Retype each line below precisely and omit all images.

(Stored data)
______
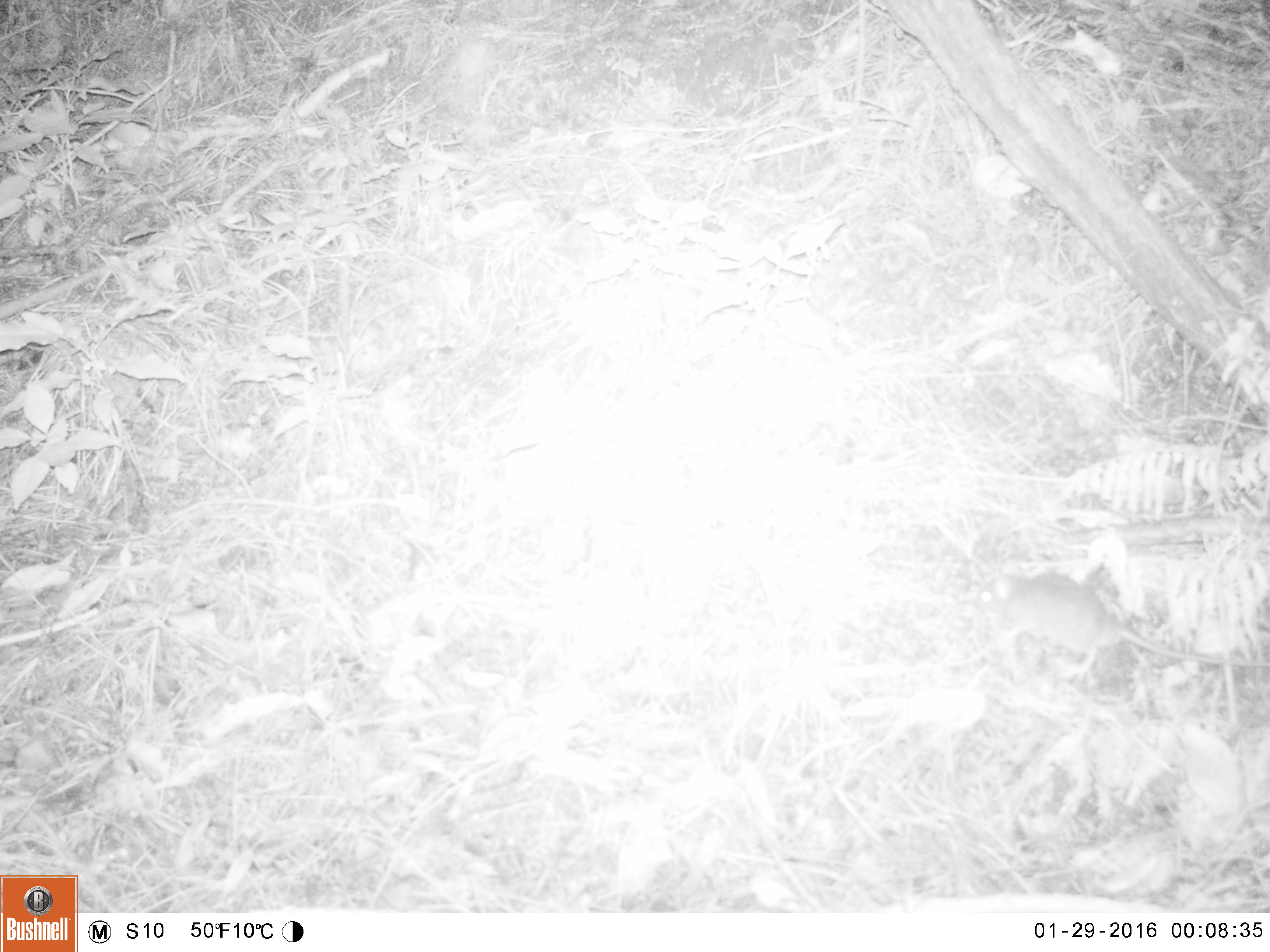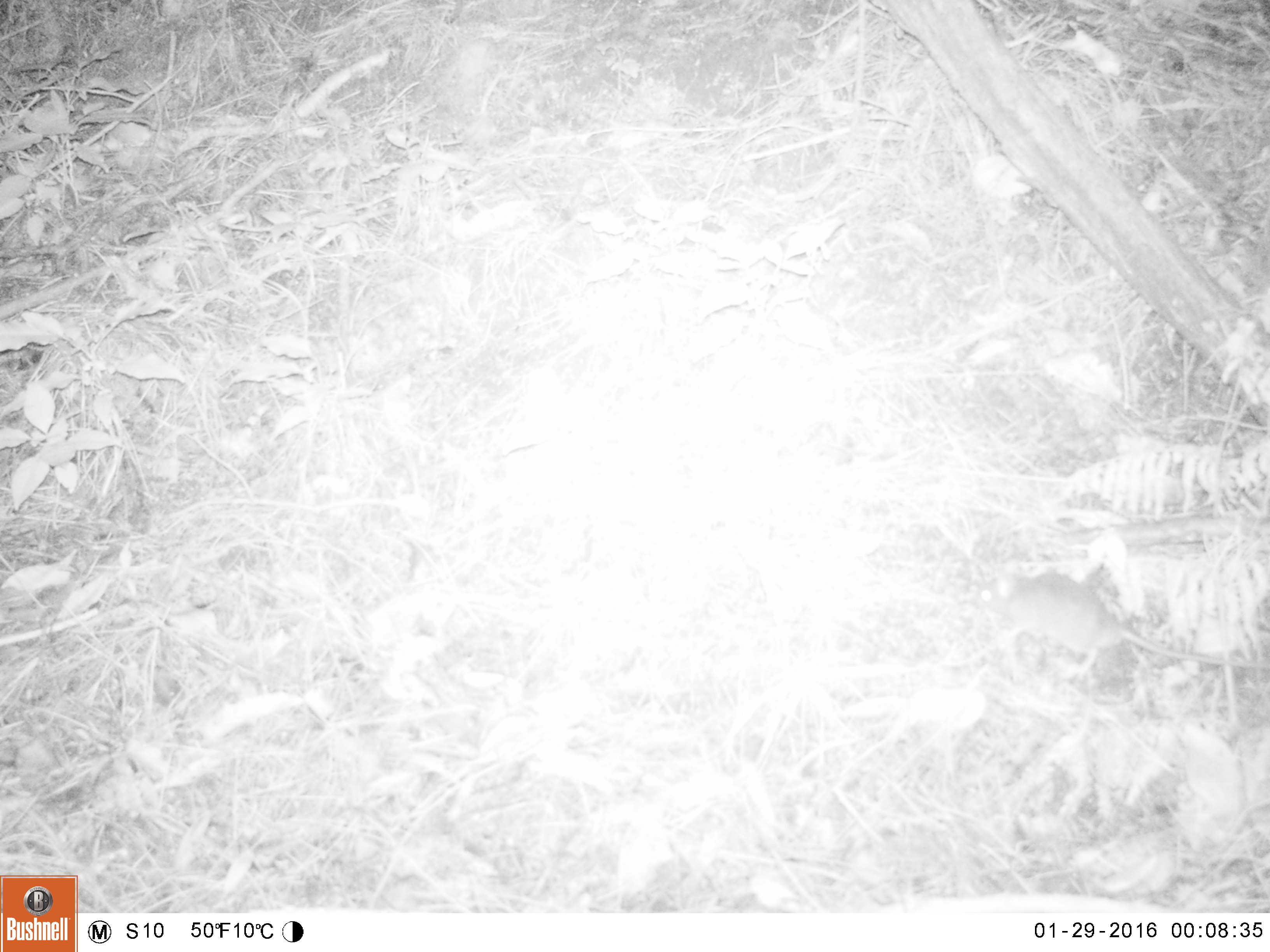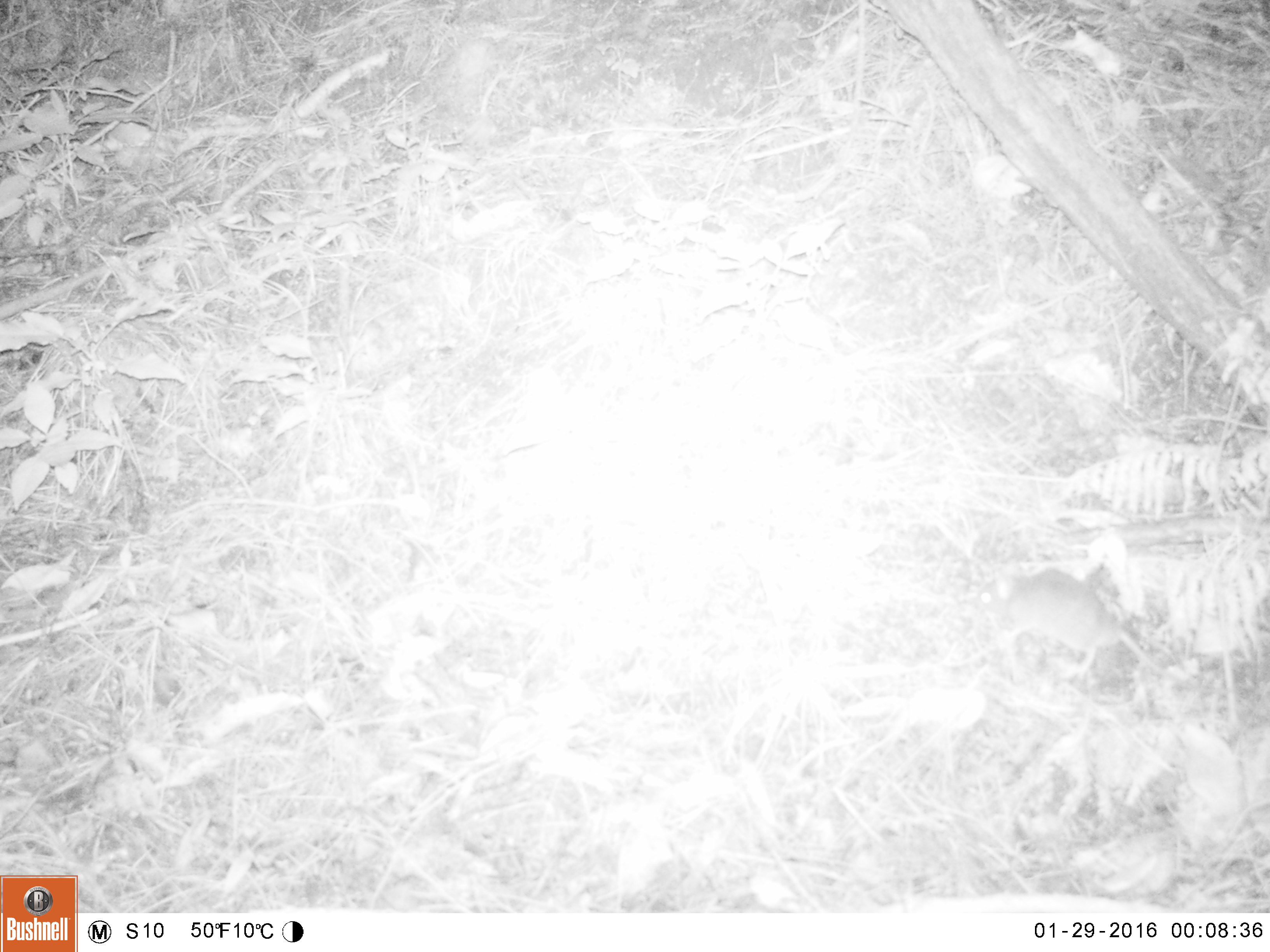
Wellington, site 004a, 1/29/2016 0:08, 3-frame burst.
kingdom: Animalia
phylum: Chordata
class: Mammalia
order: Rodentia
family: Muridae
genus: Rattus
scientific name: Rattus rattus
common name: ship rat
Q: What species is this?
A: Ship rat (Rattus rattus).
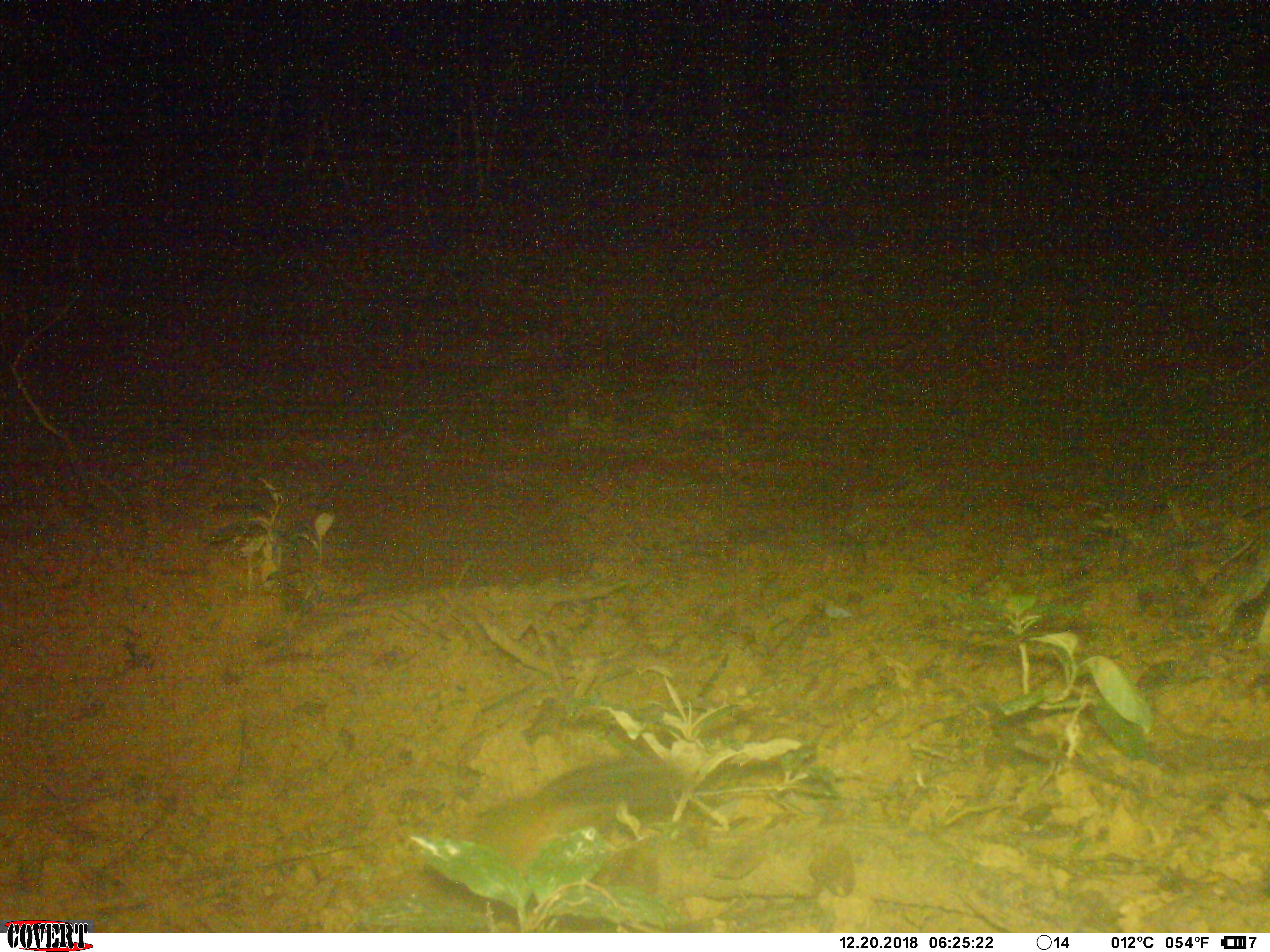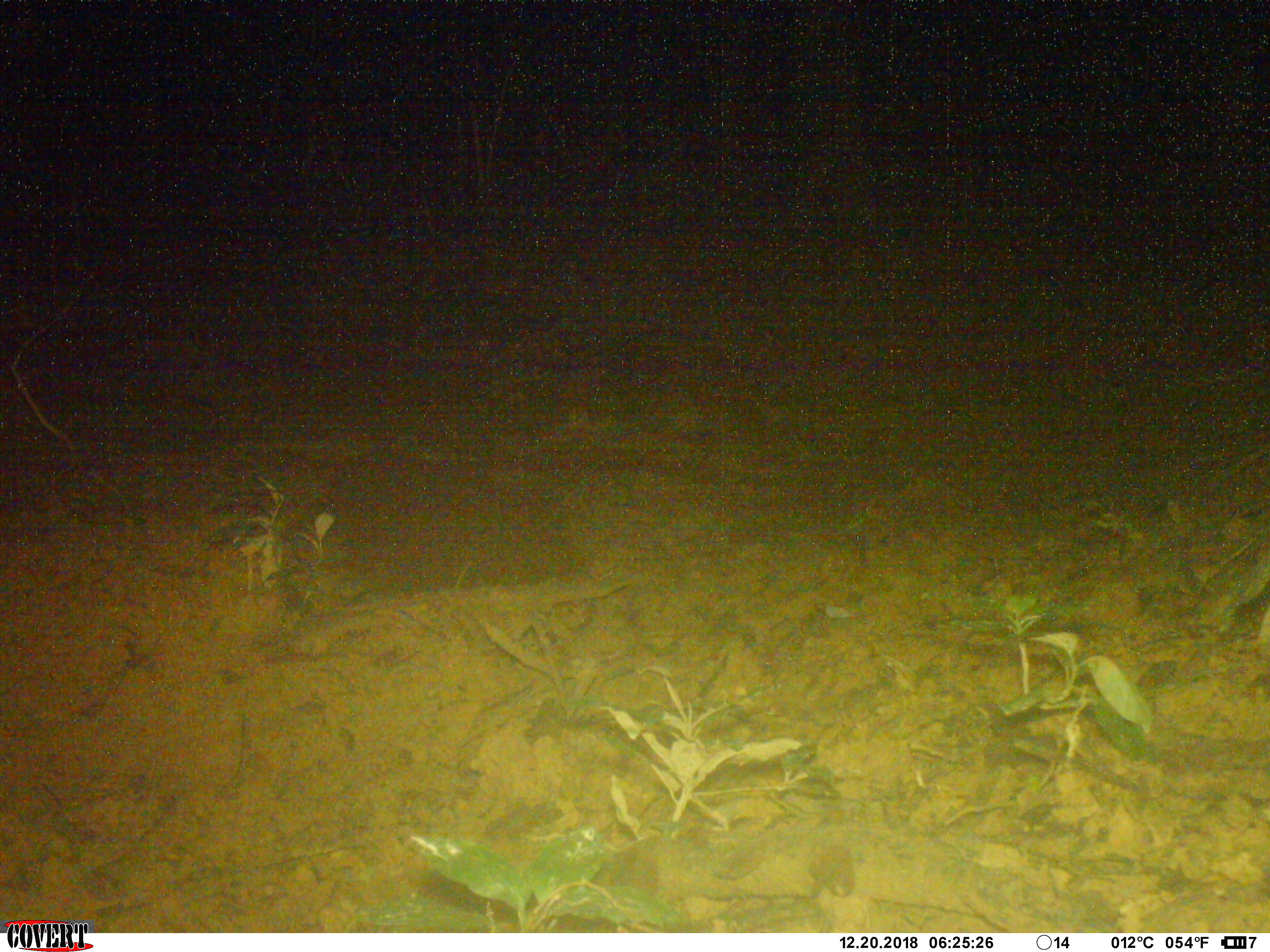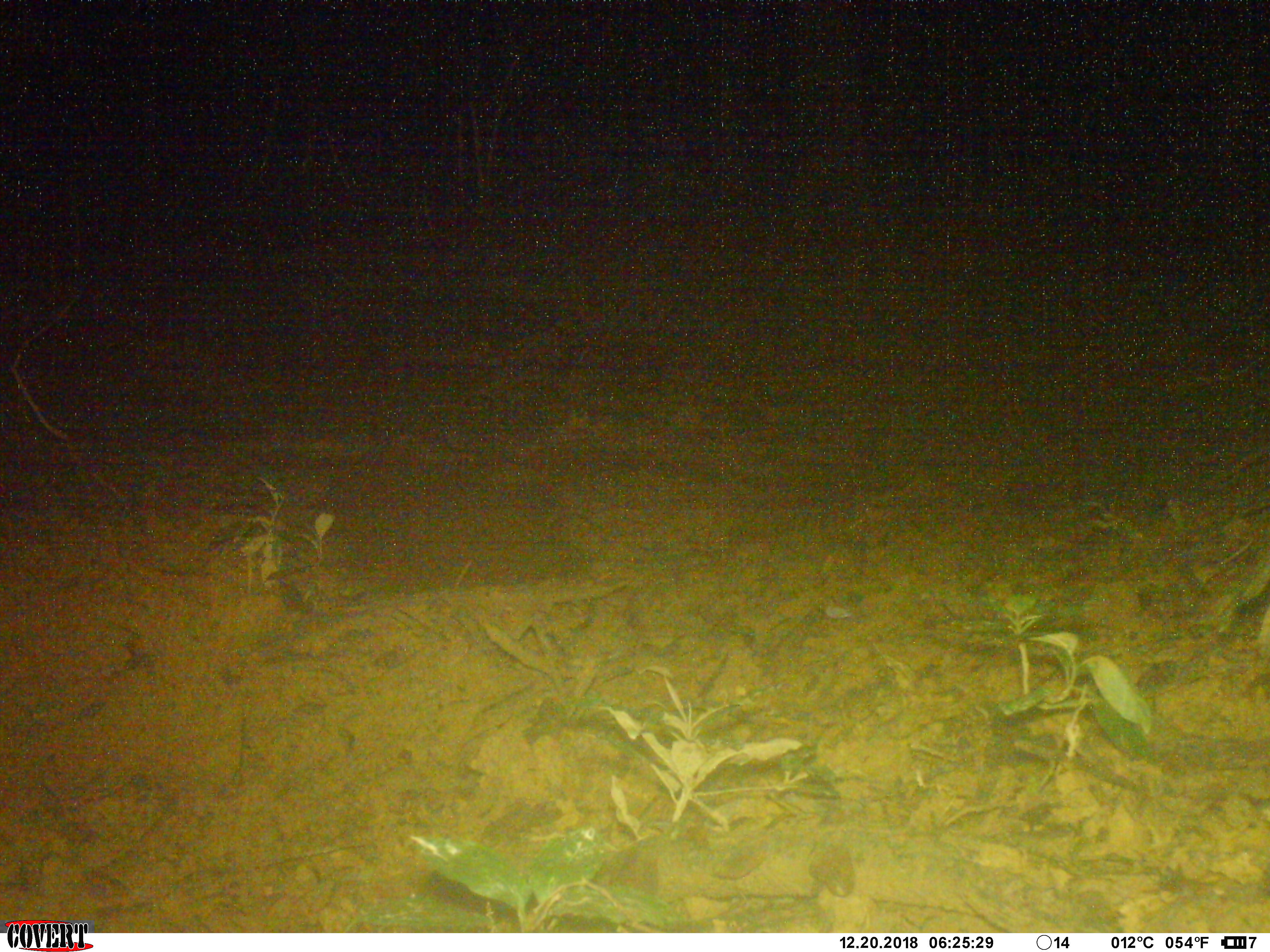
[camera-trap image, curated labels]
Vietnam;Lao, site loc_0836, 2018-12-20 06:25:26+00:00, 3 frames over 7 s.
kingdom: Animalia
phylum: Chordata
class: Mammalia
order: Rodentia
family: Sciuridae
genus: Dremomys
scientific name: Dremomys rufigenis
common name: red-cheeked squirrel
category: red cheeked squirrel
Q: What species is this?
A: Red cheeked squirrel (red-cheeked squirrel) (Dremomys rufigenis).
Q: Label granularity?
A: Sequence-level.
______
__Written reply__
Wellington, site 004a, 1/29/2016 0:08, 3-frame burst.
kingdom: Animalia
phylum: Chordata
class: Mammalia
order: Rodentia
family: Muridae
genus: Rattus
scientific name: Rattus rattus
common name: ship rat
Q: What species is this?
A: Ship rat (Rattus rattus).
[camera-trap image, curated labels]
Vietnam;Lao, site loc_0836, 2018-12-20 06:25:26+00:00, 3 frames over 7 s.
kingdom: Animalia
phylum: Chordata
class: Mammalia
order: Rodentia
family: Sciuridae
genus: Dremomys
scientific name: Dremomys rufigenis
common name: red-cheeked squirrel
category: red cheeked squirrel
Q: What species is this?
A: Red cheeked squirrel (red-cheeked squirrel) (Dremomys rufigenis).
Q: Label granularity?
A: Sequence-level.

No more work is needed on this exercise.